Arlene Foster: ‘First Minister will be me or Martin McGuinness’

‘What Northern Ireland needs now, more than ever, is strong unionist leadership’

Arlene Foster has warned at the Assembly election on May 5th a “swing of only two votes in every hundred from the DUP to Sinn Féin would see Martin McGuinness become the next First Minister”.

Addressing the DUP Spring conference in Limavady, Co Derry, the DUP leader said it was moving “towards the start of the most important election campaign in years” which will shape the future of Northern Ireland and “determine who will be the First Minister to chart this course”.

Ms Foster said there was a renewed sense of pride in Northern Ireland, not just from unionists, and that much progress had been made in society.

“Twenty years ago who would have believed that Northern Ireland would become better known for golfers than guns?” she said.


Ms Foster said the DUP needs the strongest mandate possible to implement her plans to build “a stronger, safer, more stable Northern Ireland”.

She will be putting herself forward to be returned as First Minister at the upcoming election.

“108 MLAs will be elected but in reality the next First Minister will either be me or Martin McGuinness. Your vote will decide. It’s that simple,” she said.

Ms Foster spoke of her record reflecting she would work with anyone in the best in interests of Northern Ireland “but make no mistake, Martin McGuinness and I have very different visions of the future of this country”.

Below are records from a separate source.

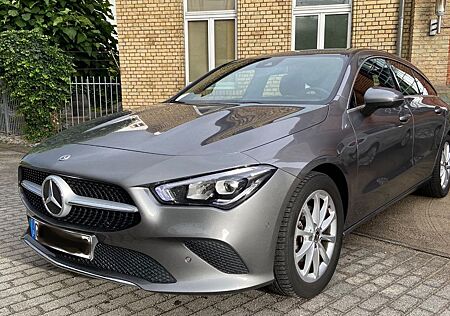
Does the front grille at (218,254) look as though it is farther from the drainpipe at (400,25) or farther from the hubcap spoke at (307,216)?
the drainpipe at (400,25)

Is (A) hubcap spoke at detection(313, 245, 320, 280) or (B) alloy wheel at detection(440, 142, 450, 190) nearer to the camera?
(A) hubcap spoke at detection(313, 245, 320, 280)

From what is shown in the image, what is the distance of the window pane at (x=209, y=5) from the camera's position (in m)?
9.42

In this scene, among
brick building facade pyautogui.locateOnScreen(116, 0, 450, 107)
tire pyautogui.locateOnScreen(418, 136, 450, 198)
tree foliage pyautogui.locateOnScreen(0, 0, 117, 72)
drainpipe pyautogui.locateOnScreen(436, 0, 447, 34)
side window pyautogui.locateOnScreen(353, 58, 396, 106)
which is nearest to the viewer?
side window pyautogui.locateOnScreen(353, 58, 396, 106)

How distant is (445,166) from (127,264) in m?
4.08

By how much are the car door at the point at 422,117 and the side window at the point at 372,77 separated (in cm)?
21

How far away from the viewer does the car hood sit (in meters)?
2.50

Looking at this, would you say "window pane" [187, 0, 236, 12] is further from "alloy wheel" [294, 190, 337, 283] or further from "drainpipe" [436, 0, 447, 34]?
"alloy wheel" [294, 190, 337, 283]

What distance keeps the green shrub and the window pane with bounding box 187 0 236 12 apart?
2.85 metres

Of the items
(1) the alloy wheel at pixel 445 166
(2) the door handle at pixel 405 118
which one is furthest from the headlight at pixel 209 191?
(1) the alloy wheel at pixel 445 166

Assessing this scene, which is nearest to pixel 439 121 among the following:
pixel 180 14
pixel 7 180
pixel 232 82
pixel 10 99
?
pixel 232 82

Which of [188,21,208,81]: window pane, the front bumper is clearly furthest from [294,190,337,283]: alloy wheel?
[188,21,208,81]: window pane

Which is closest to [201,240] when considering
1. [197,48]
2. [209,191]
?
[209,191]

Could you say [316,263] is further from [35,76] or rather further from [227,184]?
[35,76]

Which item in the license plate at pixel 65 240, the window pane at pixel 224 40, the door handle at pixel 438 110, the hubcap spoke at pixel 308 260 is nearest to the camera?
the license plate at pixel 65 240
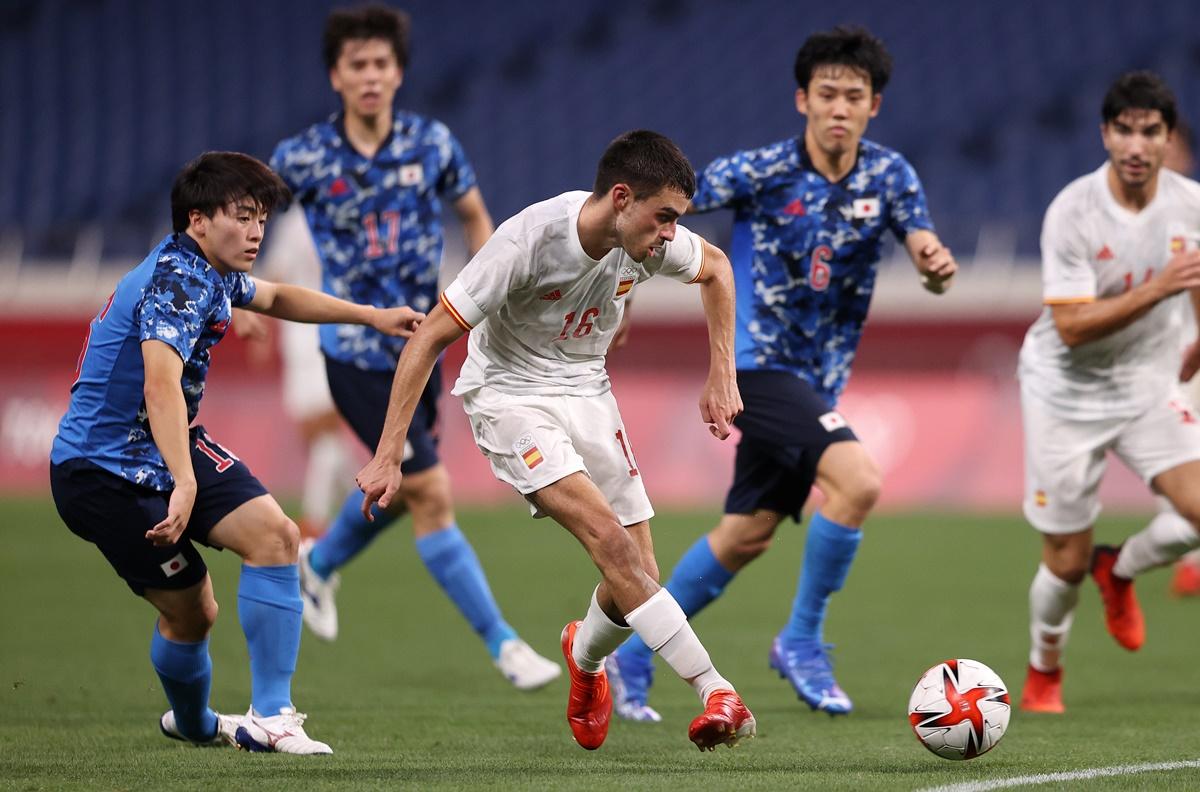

“I want to work with our national government to bring about a better future, not against it,” she said.

‘Strengthen the Union’

She said she wanted to remember the past, not rewrite it and ensure a “fair and balanced peace process”.

“It is a choice between his vision of taking this province out of the United Kingdom and my vision to strengthen the Union.

“What Northern Ireland needs now, more than ever, is strong unionist leadership.”

Ms Foster described politics in Northern Ireland as “tough and brutal” and said the Assembly election would be very close.

She said Sinn Féin’s “real agenda in the May election is to shred and split unionist votes” and suggested the party “didn’t make the breakthrough they wanted in the South and will do all they can to take Northern Ireland”.

On power sharing with Sinn Féin Ms Foster called it “difficult but it is a price worth paying to keep Northern Ireland Moving Forward”.

“But if you think it is difficult now just imagine what it would be like with a Sinn Féin First Minister and the Executive dominated by republicans,” she said.

She encouraged DUP activists when canvassing to remind people “that their vote matters and their vote will determine if Martin McGuinness or myself wake up as First Minister on the sixth of May”.

“Let us go out and make sure we can commemorate the sacrifice of 1916 and celebrate the centenary of Northern Ireland with unionism still in the driving seat,” she said.

Ms Foster also set out five key priorities for her “plan for a stronger Northern Ireland”.

They are: to create more jobs and increasing incomes; protect family budgets; prioritise spending on the health service; raise standards of education for everyone and invest in infrastructure for the future.